IBA 311 (photo credit: Ariel Jerozolimski)
IBA 311
(photo credit: Ariel Jerozolimski)
Journalists at the Israel Broadcasting Authority are concerned about recent reports in the financial daily Globes to the effect that various media bodies are encroaching on their territory and are attempting to take over the news broadcasts on Channel 1 and Israel Radio.
According to Globes, the IBA management has been approached by the HOT cable television company to produce the six local IBA newscasts that are currently broadcast via cable and satellite on the community channel (98).
Various regional radio networks and private production companies have also expressed interest in producing them.
This is not the first time that HOT has made an overture of this kind to the IBA. The journalists’ union at the IBA has sent an urgent letter to the authority’s director-general, Motti Sklar, urging him not to take any action on the matter before a final agreement is signed over IBA reforms.

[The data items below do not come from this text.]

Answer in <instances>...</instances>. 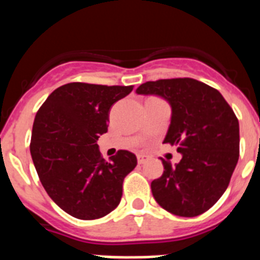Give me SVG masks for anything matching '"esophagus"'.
I'll return each instance as SVG.
<instances>
[{"instance_id":"1","label":"esophagus","mask_w":260,"mask_h":260,"mask_svg":"<svg viewBox=\"0 0 260 260\" xmlns=\"http://www.w3.org/2000/svg\"><path fill=\"white\" fill-rule=\"evenodd\" d=\"M150 158L151 157L148 155H144V153H139V155H138V162H139V164H144V162L148 161Z\"/></svg>"}]
</instances>
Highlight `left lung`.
I'll list each match as a JSON object with an SVG mask.
<instances>
[{
  "mask_svg": "<svg viewBox=\"0 0 260 260\" xmlns=\"http://www.w3.org/2000/svg\"><path fill=\"white\" fill-rule=\"evenodd\" d=\"M138 95H156L172 108L164 143L177 146L181 161L162 160L164 173L153 180L155 201L168 212L194 217L221 198L240 156V125L221 93L191 78L146 82Z\"/></svg>",
  "mask_w": 260,
  "mask_h": 260,
  "instance_id": "8db88e82",
  "label": "left lung"
}]
</instances>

The production crews, in addition to the journalists, feel threatened by the developments. If HOT or any other external enterprise takes over the production of the local news, that company or individual will use their own production teams and not those of the IBA. The number of IBA employees who could lose their jobs under such circumstances has most likely not been included in the estimated number of lay-offs calculated for purposes of the reform.
IBA management is torn between cost efficiency and further erosion in its relations with staff.
The annual cost of producing the six local news programs is NIS 25 million, a sum which weighs heavily on the IBA budget, that for years, has been in increasingly gaping deficit.
It is anticipated that the signing of the final document paving the way for the long overdue IBA reforms will take place some time in August, but before that happens, the journalists want Sklar’s assurance that he will not sign any agreements with outside production companies.
If he chooses to ignore the request, he may find himself back to square one as all agreements leading to the signing of the final document could be cancelled, and the talks between management, the Treasury, the Histadrut, the Jerusalem Journalists Association and elected representatives of the various branches of the IBA staff, could prove worthless.
Then again, the appointment of a new IBA plenum and board of management, coupled with the enthusiasm of recently appointed chairman Amir Gilat, who comes prepared to take on new challenges, may herald a fresh wind of change.